Objective: Starting at the line containing "What is the distance of" and ending at the last line of the material below, lay out those lines as a Markdown table with the columns Row and Line. Number each line in the Row column, and leave out blank lines.

Record set:

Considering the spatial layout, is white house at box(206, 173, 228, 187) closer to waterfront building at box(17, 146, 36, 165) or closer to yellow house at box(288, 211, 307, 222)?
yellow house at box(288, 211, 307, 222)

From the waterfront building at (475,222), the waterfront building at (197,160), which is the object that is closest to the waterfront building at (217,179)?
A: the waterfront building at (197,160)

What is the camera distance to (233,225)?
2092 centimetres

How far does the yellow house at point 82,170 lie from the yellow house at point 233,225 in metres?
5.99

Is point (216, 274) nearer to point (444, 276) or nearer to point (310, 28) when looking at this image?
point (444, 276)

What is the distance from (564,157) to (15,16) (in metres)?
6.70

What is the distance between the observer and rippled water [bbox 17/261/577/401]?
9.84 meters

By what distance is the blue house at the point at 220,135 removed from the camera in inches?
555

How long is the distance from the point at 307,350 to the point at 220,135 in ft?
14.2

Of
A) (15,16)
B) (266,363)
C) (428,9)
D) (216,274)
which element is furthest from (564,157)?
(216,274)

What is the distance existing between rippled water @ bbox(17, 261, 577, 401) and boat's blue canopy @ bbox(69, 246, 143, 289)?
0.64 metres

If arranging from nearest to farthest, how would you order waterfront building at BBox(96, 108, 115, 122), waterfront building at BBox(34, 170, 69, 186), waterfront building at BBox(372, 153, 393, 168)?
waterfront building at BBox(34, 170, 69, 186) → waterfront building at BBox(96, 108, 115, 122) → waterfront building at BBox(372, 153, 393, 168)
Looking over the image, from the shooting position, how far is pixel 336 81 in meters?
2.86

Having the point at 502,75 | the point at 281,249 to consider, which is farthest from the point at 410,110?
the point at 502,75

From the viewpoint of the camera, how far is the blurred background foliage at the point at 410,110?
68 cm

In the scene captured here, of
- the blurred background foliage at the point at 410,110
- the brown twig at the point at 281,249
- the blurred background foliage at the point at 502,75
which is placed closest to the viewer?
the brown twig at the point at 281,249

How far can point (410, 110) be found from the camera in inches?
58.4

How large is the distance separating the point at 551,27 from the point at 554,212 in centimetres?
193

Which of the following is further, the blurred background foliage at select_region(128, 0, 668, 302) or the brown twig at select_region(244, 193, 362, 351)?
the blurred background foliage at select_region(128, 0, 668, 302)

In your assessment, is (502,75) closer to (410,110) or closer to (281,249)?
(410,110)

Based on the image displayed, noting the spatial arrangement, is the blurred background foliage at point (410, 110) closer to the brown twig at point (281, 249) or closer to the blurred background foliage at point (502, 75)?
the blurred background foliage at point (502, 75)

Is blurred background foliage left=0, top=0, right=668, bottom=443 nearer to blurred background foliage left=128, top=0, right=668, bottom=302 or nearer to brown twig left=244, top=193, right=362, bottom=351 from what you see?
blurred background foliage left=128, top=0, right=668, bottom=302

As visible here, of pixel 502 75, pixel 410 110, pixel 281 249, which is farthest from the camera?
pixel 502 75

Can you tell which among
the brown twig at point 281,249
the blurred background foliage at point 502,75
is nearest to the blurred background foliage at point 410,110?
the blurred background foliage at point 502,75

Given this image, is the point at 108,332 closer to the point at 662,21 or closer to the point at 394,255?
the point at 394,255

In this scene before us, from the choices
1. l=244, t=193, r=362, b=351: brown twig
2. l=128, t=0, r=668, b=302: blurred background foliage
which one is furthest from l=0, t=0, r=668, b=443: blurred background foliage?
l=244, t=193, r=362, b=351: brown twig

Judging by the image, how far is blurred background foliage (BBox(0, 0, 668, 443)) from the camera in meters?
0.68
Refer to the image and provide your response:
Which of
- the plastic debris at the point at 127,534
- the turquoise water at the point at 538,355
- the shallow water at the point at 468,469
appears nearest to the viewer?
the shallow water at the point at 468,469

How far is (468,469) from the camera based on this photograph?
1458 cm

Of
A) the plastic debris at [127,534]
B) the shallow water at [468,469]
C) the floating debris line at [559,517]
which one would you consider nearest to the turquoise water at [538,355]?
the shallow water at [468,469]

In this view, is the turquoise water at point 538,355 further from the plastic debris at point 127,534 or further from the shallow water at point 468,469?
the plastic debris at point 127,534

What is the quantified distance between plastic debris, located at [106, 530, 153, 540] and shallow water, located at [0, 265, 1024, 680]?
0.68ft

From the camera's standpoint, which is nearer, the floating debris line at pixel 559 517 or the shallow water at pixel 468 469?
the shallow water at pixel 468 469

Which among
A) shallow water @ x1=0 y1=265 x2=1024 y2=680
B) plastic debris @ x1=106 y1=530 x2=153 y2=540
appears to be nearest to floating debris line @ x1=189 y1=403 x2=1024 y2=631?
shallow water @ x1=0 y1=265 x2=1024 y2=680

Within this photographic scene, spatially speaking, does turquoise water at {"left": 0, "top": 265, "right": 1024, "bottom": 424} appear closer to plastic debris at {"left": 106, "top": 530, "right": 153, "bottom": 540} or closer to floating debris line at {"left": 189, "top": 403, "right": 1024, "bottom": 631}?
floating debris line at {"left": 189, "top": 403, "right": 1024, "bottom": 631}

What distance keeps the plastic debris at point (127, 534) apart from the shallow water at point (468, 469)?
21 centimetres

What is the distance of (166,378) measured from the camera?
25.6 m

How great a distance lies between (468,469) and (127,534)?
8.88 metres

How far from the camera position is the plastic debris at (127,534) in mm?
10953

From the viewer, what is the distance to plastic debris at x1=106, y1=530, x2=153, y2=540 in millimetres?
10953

Solution for this exercise:
| Row | Line |
|---|---|
| 1 | What is the distance of (166,378) measured from the camera? |
| 2 | 25.6 m |
| 3 | How great a distance lies between (468,469) and (127,534)? |
| 4 | 8.88 metres |
| 5 | How far from the camera position is the plastic debris at (127,534) in mm? |
| 6 | 10953 |
| 7 | From the viewer, what is the distance to plastic debris at x1=106, y1=530, x2=153, y2=540 in millimetres? |
| 8 | 10953 |